Bundesanwälte blamieren sich mit überzogener Überwachung
Von Michael Sontheimer
Brandanschläge und Drohbriefe aus dem Untergrund? Jahrelang wurden drei Linke der Mitgliedschaft in der terroristischen Vereinigung "Militante Gruppe" verdächtigt - Beweise gegen sie gab es nicht. Jetzt musste die Bundesanwaltschaft die Ermittlungen einstellen.
Berlin - Der Anwalt Wolfgang Kaleck ist als Strafverteidiger kein Anfänger. Doch als er eines Sonntags in seinem Büro in Berlin-Mitte die Akten des Ermittlungsverfahrens gegen mutmaßliche Mitglieder der "Militanten Gruppe" ("mg") studierte, wurde ihm doch mulmig.
Die aufgeführten Indizien gegen seinen Mandanten waren äußerst dünn, dennoch hatte die Bundesanwaltschaft wegen Verdachts der Mitgliedschaft in einer terroristischen Vereinigung sein Telefon überwachen, seine E-Mails kontrollieren und ihn observieren lassen. In seinem Auto ließen die Ermittler einen Peilsender einbauen. "Diese totale Überwachung", sagt Kaleck, "machte mir doch Angst."

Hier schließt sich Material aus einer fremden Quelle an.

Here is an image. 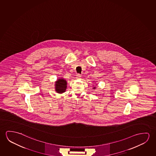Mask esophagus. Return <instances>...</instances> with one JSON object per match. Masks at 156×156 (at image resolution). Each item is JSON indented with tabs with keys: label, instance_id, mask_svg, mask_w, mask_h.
<instances>
[{
	"label": "esophagus",
	"instance_id": "34e87169",
	"mask_svg": "<svg viewBox=\"0 0 156 156\" xmlns=\"http://www.w3.org/2000/svg\"><path fill=\"white\" fill-rule=\"evenodd\" d=\"M77 79H80L81 78V75L80 74H78L77 75Z\"/></svg>",
	"mask_w": 156,
	"mask_h": 156
}]
</instances>
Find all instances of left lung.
<instances>
[{"instance_id": "left-lung-1", "label": "left lung", "mask_w": 156, "mask_h": 156, "mask_svg": "<svg viewBox=\"0 0 156 156\" xmlns=\"http://www.w3.org/2000/svg\"><path fill=\"white\" fill-rule=\"evenodd\" d=\"M96 87H93V89H96Z\"/></svg>"}]
</instances>
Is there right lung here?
<instances>
[{
    "label": "right lung",
    "instance_id": "right-lung-1",
    "mask_svg": "<svg viewBox=\"0 0 156 156\" xmlns=\"http://www.w3.org/2000/svg\"><path fill=\"white\" fill-rule=\"evenodd\" d=\"M67 82L63 78L58 79L55 82V91L58 94H62L65 92L67 88Z\"/></svg>",
    "mask_w": 156,
    "mask_h": 156
}]
</instances>
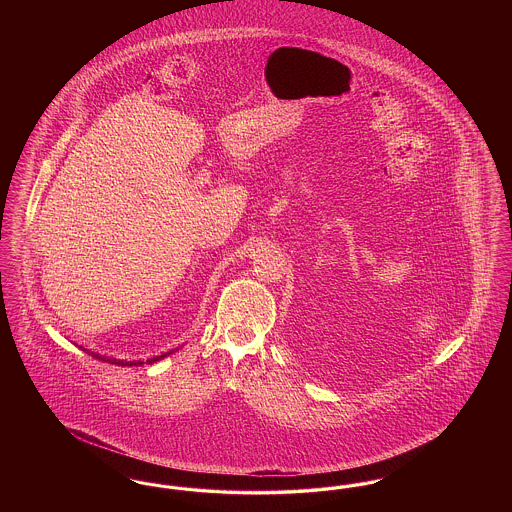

Nun ist es mit dem Spuk vorbei. Die Bundesanwaltschaft musste nicht nur das Ermittlungsverfahren gegen Kalecks Mandanten, sondern auch gegen einen weiteren Berliner Linken und den Leipziger Politologen Matthias B. einstellen. Allen drei hatten die Bundesanwälte vorgeworfen, Mitglieder der konspirativ agierenden "Militanten Gruppe" gewesen zu sein. Die Untergrundtruppe hat seit Juni 2001 insgesamt 28 Anschläge unter anderem gegen Polizei- und Bundeswehreinrichtungen ausgeführt.
Kalecks Mandant war ins Visier des Verfassungsschutzes und dann der Bundesanwälte geraten, weil er mit zwei Männern telefoniert hatte, die verdächtigt wurden, Mitglieder der "mg" zu sein. Gegen diese wurden die Ermittlungen schon vor einigen Monaten eingestellt.
DNA-Analyse für 180.000 Euro - ohne Ergebnis
Regelrecht absurd war der Anfangsverdacht gegen Matthias B. Der Politikwissenschaftler hatte 1998 einen Aufsatz über den Krieg im Kosovo veröffentlicht, dessen Argumentationsmuster nach Auffassung von Beamten des Bundeskriminalamtes Texten der "mg" ähneln sollten.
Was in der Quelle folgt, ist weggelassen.